In regards to publishing, you don't need a publishing agent.  Having an agent is apropos, when you have already established yourself as a writer with more than one book.  The most economical and practical route to take at this point in time, is self-publishing. There are several reputable self-publishing companies online. There are several different packages you can choose from. By availing yourself to self-publishing, you control every aspect and cost of your book.  Depending on which package(s) you choose, your self-publishing cost can run from a few hundred dollars to fifteen hundred dollars and up.


----------



## AllieBaba

My ex and his brother are both published novelists. In fact, his brother has written dozens of books. My ex only co-authored one novel, but he's written all his life. He wrote articles for the Farmer's Almanac, he went to Afghanistan to do a series of articles, he ghost writes for friends, he edits.


----------



## AllieBaba

I find his writing trite and dull, but boy howdy it's very, very correct.


----------



## California Girl

If I had a buck for every person who has asked my advice because they wanted to write a book, I would indeed be a wealthy gal.

As a professional writer, my advice would be don't bother - seriously. Unless you actually do have a unique story and an ability to write, forget it.


----------



## Charles Stucker

California Girl said:


> As a professional writer, my advice would be don't bother - seriously. Unless you actually do have a unique story and an ability to write, forget it.

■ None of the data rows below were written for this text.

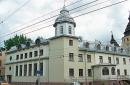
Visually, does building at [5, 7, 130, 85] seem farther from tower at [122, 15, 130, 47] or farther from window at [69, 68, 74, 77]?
tower at [122, 15, 130, 47]

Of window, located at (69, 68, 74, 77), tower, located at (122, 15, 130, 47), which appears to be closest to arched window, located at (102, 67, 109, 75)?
window, located at (69, 68, 74, 77)

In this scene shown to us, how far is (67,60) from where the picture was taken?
1786 inches

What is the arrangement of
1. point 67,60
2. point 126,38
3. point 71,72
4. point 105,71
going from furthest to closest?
point 126,38
point 105,71
point 71,72
point 67,60

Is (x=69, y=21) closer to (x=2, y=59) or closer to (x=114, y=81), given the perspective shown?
(x=114, y=81)

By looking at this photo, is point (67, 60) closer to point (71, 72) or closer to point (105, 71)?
point (71, 72)

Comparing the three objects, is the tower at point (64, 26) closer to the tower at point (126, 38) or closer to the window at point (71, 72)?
the window at point (71, 72)

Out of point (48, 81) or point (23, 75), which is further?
point (23, 75)

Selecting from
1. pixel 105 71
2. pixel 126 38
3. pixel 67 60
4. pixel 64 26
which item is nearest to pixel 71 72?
pixel 67 60

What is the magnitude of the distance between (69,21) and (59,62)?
338 inches

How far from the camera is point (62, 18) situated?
48.0 metres

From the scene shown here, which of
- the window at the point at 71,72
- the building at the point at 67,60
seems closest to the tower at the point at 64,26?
the building at the point at 67,60

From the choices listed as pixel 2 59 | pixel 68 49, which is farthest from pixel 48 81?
pixel 2 59

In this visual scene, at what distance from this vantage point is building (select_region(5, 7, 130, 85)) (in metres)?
45.7

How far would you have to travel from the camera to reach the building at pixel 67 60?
45688 millimetres
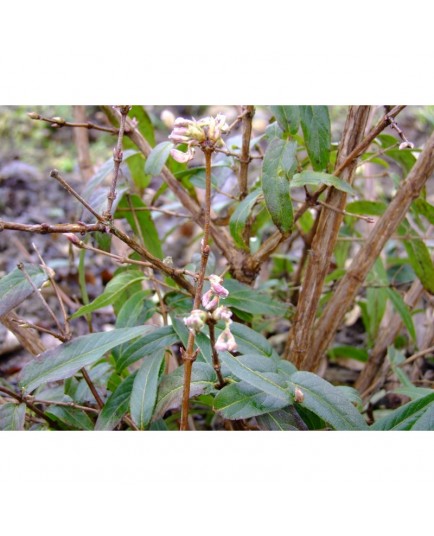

Yeah the professionals always talk about contracts, while everybody else talks about Plots and characterization etc. 

The current market is very hard on novel writers. Google around to find some published writer's home pages and look at the blogs. Even people with a dozen or so books published are holding down a "real job" because the market pays so little. The Publisher doesn't pay the writer much because the publishing company almost universally takes a bath on a first novel.

If you want to get your book written - start writing. Just put words on paper until you have a book. Then, knowing you can get that many words down, go back and start over - do an outline, develop your themes, etc. 

No agent will touch you until you have a polished product, you'll just get form rejections to your inquiries.


----------



## Terry

I have a better idea. Get a tape recorder and record your words, then hire a writer to write it.

Well that is what I would do because you all have seen my writing ability or should I say Non-ability.


----------



## manu1959

my brother the holywood literary agent always said that one should go take creative writing class at the local jc and use those course and the teachers to polish your chapters....oh.....and grow to like rejection....


----------



## Charles Stucker

manu1959 said:


> go take creative writing class at the local jc and use those course and the teachers to polish your chapters


Check out the course before you take it. A lot of junior colleges have writing courses so minimal that you won't gain anything; some instructors are worth taking, but many are not. Check to be sure which it is before you put money down.


----------



## JimH52

I self published a book in January.  It was one of the best things I have ever done.  I had been writing it for years on my experiences growing up in rural Virginia.  With technology available now, it really isn't that hard.  I took lots of creative writing courses in college.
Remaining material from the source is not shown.